Arrival Haiti

Arrival Haiti

Landed in Port au Prince about 1:15.  It was loud and bustling…and hot and humid.  The sounds of a steel drum group incessantly played the same 30 second rift over and over and over again.  I walked up to pay the $10 to enter Haiti.  The choice was Euro, US dollar or Canadian dollar…I chose to use Canadian, of course.  I handed the woman two fives and she asked me for my passport.  I reached down, retrieved it and handed it to her.  “That will be $10” she said.  “But I already gave it to you” I replied.  “That will be $10” she said again.  I replied again, “I already gave it to you, the two blue plastic sheets, that was two fives.”  Without blinking she handed me a receipt and I move on to Immigration.   Hopefully that would be easier.  It was, without so much as a second look my papers were stamped and I was heading around past the load thrum of the band towards baggage claim.
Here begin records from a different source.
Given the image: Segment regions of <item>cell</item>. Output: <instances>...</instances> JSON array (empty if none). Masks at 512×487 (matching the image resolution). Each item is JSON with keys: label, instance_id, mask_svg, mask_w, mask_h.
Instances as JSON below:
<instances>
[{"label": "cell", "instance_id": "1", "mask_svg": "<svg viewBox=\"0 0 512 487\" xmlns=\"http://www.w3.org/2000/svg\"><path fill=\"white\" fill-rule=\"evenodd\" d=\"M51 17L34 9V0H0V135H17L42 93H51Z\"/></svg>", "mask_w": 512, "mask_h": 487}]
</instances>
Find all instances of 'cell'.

Baggage claim was a zoo, people pushing and crowded together in a small space.  A large number of men in red vests kept asking to help find my luggage for a “gratitude.”  “Non merci,” I kept saying.  Grabbing our bags another board member and I waited for the rest of our group to arrive in two hours.  The steel band playe the same piece over and over, like a Caribbean Ground Hog Day!

I struck up a conversation with this fellow who was waiting for Air Tran.  Turns out he had Haitian, US and French citizenship.  He grew up in Greeenwich CT, about 45 min from where I did and he had served in the Green Berets.  It was interesting speaking to him and his perspective is that Haiti is improving, “its beginning to enforce the codes and laws” he said.  When the rest of my group arrived we headed out led by a group of men who were asking if we were part of Outreach.  “No I dont need help rolling my bag” we all kept saying over and over.  But they were insistent  and relentless at “helping.” Eventually I Let one fellow push my bag the last 10 feet. You couldn ‘t fault them, they probably had families to feed and this was the only way to put food on the table.
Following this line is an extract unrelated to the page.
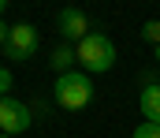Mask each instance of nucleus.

We hopped in Toyota Land Rover for the bumpy 45 minute ride over uneven road, rutted dirt road and gravel road. Up and around, back and forth, hit the horn, swerve to avoid traffic, pull out in front of traffic.  Good think I only had half a protein bar for lunch.  I remembered doing this last time alone, with fires burning in 55 gallon drums and illicit sales occurring all around. This seemed a bit more pleasant. We eventually pulled up in front of the gate at the Mission House and entered to greet the staff and rest of the board.  We caught up with each other and with Fr. Frank, the resident priest at the house.

Lack of sleep soon claimed me and since tomorrow is full I am turning in.